Can you lay out the lines from the start through the line containing "82.0 meters", inclusive, as a Markdown table with a Row column for the row number and a Line column for the line, skipping blank lines?
#####
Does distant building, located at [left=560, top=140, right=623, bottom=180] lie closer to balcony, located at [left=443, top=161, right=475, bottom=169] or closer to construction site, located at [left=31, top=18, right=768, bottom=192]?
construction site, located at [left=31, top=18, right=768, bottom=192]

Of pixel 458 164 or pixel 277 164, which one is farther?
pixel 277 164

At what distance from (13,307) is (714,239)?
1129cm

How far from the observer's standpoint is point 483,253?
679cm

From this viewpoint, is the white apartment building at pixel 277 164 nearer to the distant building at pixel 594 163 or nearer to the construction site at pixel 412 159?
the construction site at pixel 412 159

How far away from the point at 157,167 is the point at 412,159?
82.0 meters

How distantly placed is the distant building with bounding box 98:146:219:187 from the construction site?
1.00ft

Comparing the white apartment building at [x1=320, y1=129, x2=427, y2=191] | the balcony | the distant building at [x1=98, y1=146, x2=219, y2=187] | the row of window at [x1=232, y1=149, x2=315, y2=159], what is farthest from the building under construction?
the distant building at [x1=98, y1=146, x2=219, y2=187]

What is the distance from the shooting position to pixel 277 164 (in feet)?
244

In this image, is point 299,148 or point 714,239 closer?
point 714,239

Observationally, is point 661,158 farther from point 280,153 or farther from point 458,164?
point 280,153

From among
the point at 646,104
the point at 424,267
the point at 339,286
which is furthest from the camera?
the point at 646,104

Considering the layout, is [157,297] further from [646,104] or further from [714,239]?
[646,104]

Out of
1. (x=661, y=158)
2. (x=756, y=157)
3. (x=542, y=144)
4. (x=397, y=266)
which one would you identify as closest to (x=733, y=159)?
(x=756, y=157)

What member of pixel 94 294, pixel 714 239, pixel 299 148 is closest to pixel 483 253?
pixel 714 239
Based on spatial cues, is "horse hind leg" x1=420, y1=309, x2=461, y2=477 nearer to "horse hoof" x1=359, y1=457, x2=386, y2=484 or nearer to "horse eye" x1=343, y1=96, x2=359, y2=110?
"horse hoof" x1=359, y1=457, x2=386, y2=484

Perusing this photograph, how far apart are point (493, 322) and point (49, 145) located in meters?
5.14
#####
Exercise result:
| Row | Line |
|---|---|
| 1 | Does distant building, located at [left=560, top=140, right=623, bottom=180] lie closer to balcony, located at [left=443, top=161, right=475, bottom=169] or closer to construction site, located at [left=31, top=18, right=768, bottom=192]? |
| 2 | construction site, located at [left=31, top=18, right=768, bottom=192] |
| 3 | Of pixel 458 164 or pixel 277 164, which one is farther? |
| 4 | pixel 277 164 |
| 5 | At what distance from (13,307) is (714,239)? |
| 6 | 1129cm |
| 7 | How far from the observer's standpoint is point 483,253? |
| 8 | 679cm |
| 9 | From this viewpoint, is the white apartment building at pixel 277 164 nearer to the distant building at pixel 594 163 or nearer to the construction site at pixel 412 159? |
| 10 | the construction site at pixel 412 159 |
| 11 | How far away from the point at 157,167 is the point at 412,159? |
| 12 | 82.0 meters |